> [Aim of the task] Please produce an exact transcription of the lines from the one containing "Curie aussi utilisait" through the last line of the entries, leaving out every picture.

> [Short text fragments from websites]
[Start of section]

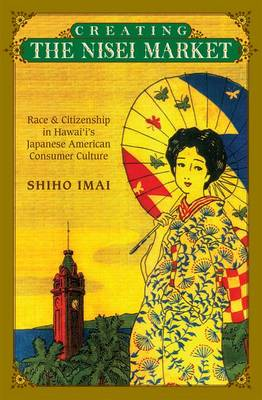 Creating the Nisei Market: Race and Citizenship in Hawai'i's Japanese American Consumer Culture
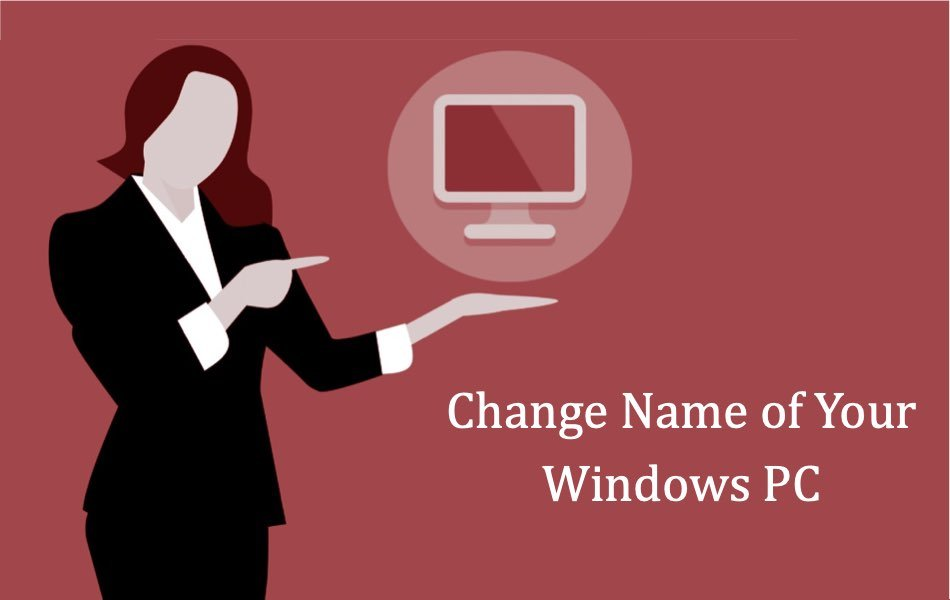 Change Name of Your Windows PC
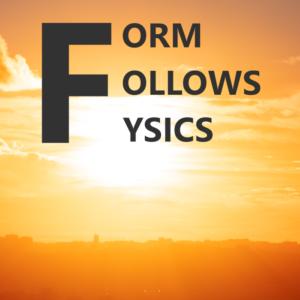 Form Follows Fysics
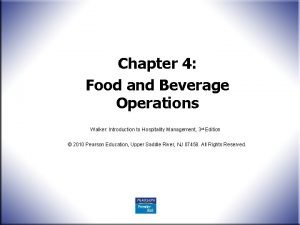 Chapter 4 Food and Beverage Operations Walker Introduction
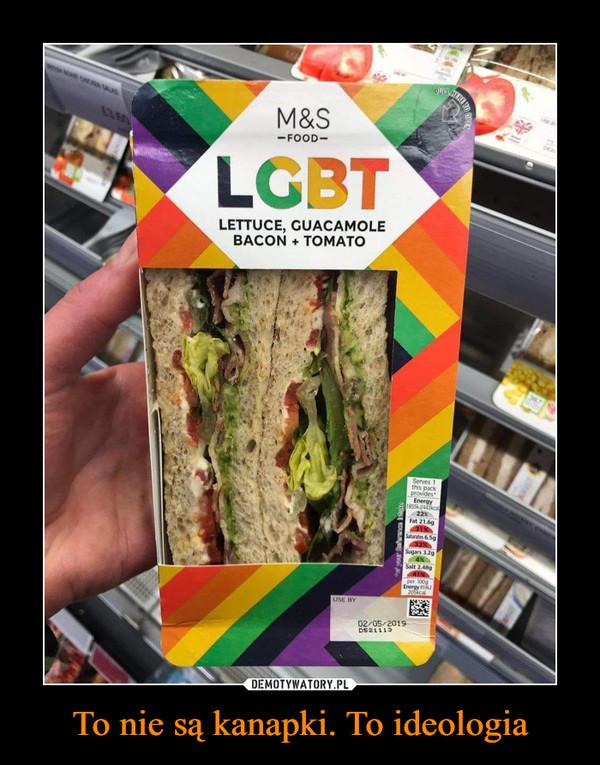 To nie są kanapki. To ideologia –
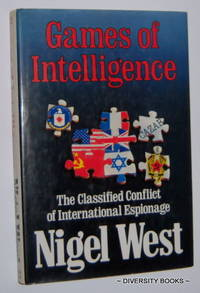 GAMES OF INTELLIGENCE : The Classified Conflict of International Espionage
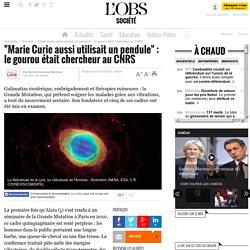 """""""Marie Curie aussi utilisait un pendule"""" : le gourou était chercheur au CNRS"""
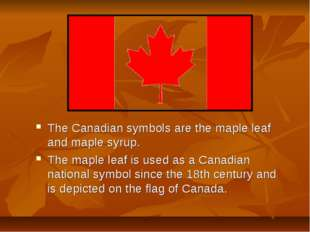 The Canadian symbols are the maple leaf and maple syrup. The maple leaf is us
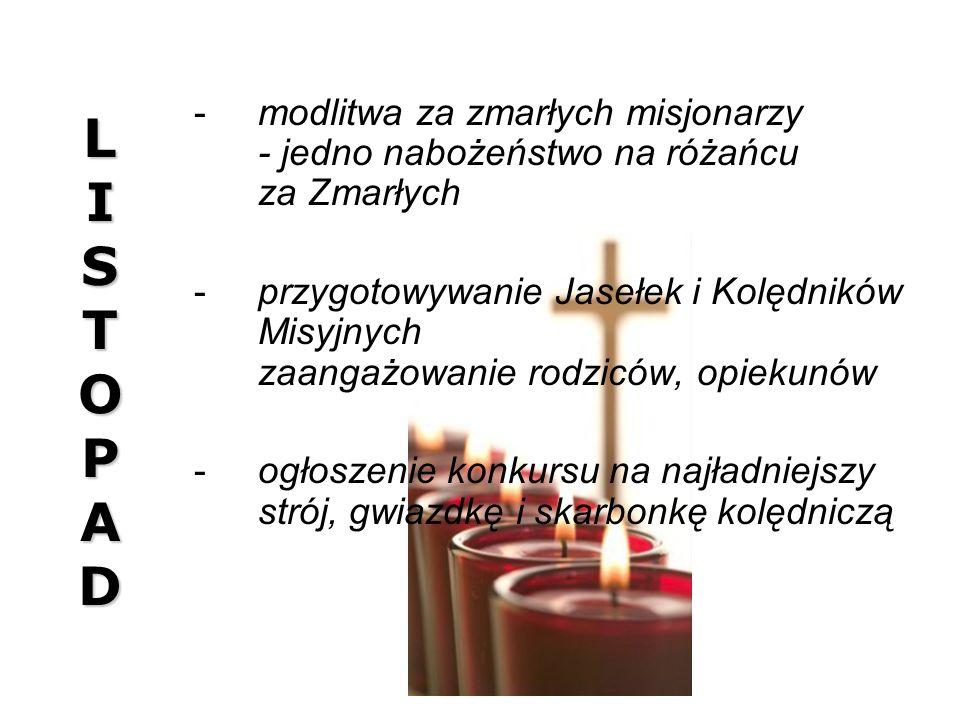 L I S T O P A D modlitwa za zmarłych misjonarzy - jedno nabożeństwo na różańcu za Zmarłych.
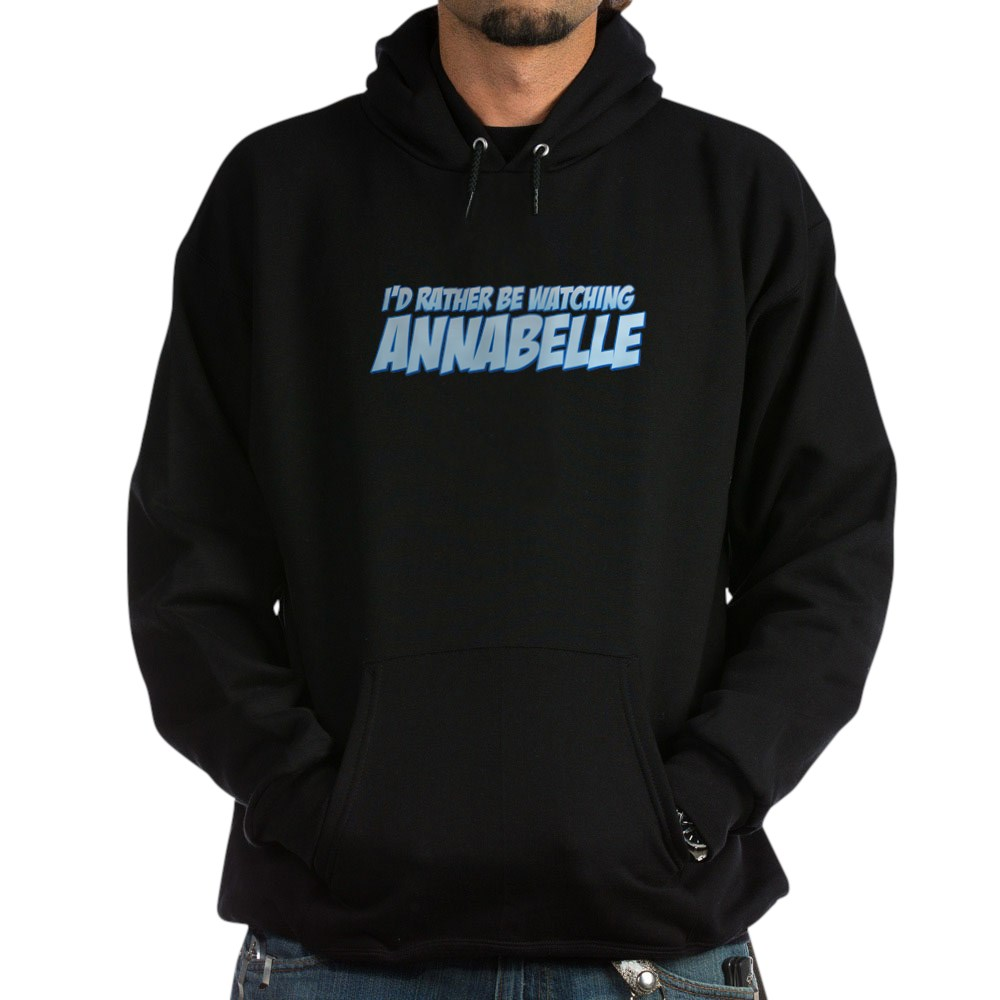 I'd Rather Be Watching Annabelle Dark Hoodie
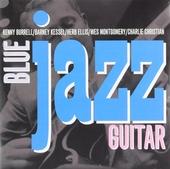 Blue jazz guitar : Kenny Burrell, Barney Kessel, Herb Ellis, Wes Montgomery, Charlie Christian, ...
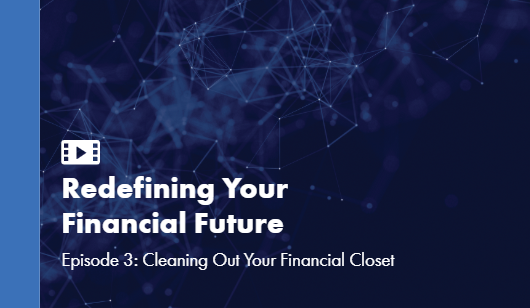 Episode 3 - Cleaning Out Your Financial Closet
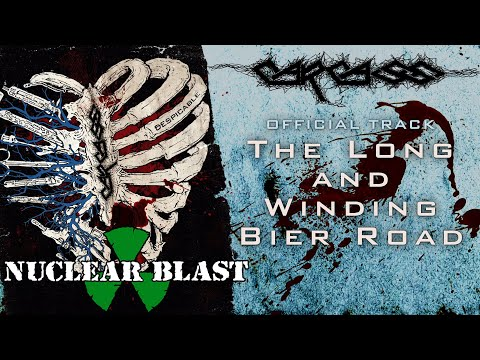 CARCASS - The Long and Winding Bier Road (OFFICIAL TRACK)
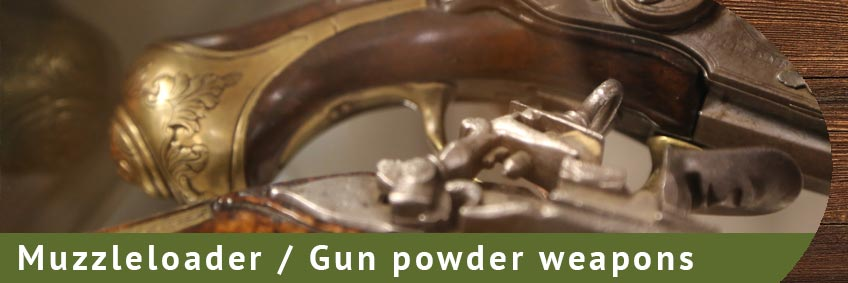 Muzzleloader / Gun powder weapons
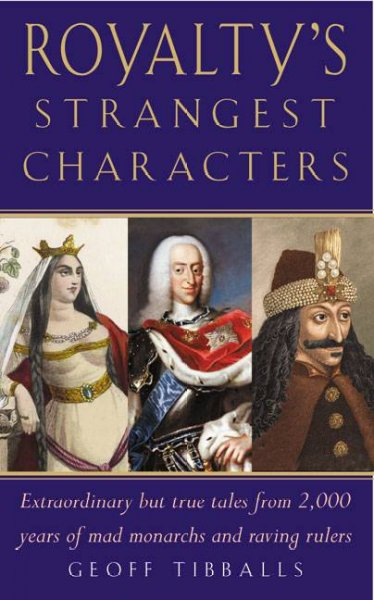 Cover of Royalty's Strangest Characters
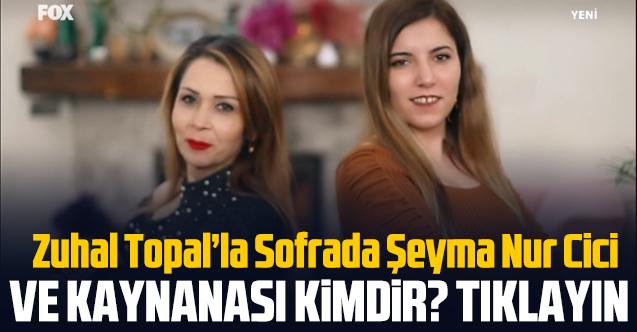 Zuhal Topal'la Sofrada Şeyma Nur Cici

[End of section]

> [Written answer]
 """""""Marie Curie aussi utilisait un pendule"""" : le gourou était chercheur au CNRS"""
 The Canadian symbols are the maple leaf and maple syrup. The maple leaf is us
 L I S T O P A D modlitwa za zmarłych misjonarzy - jedno nabożeństwo na różańcu za Zmarłych.
 I'd Rather Be Watching Annabelle Dark Hoodie
 Blue jazz guitar : Kenny Burrell, Barney Kessel, Herb Ellis, Wes Montgomery, Charlie Christian, ...
 Episode 3 - Cleaning Out Your Financial Closet
 CARCASS - The Long and Winding Bier Road (OFFICIAL TRACK)
 Muzzleloader / Gun powder weapons
 Cover of Royalty's Strangest Characters
 Zuhal Topal'la Sofrada Şeyma Nur Cici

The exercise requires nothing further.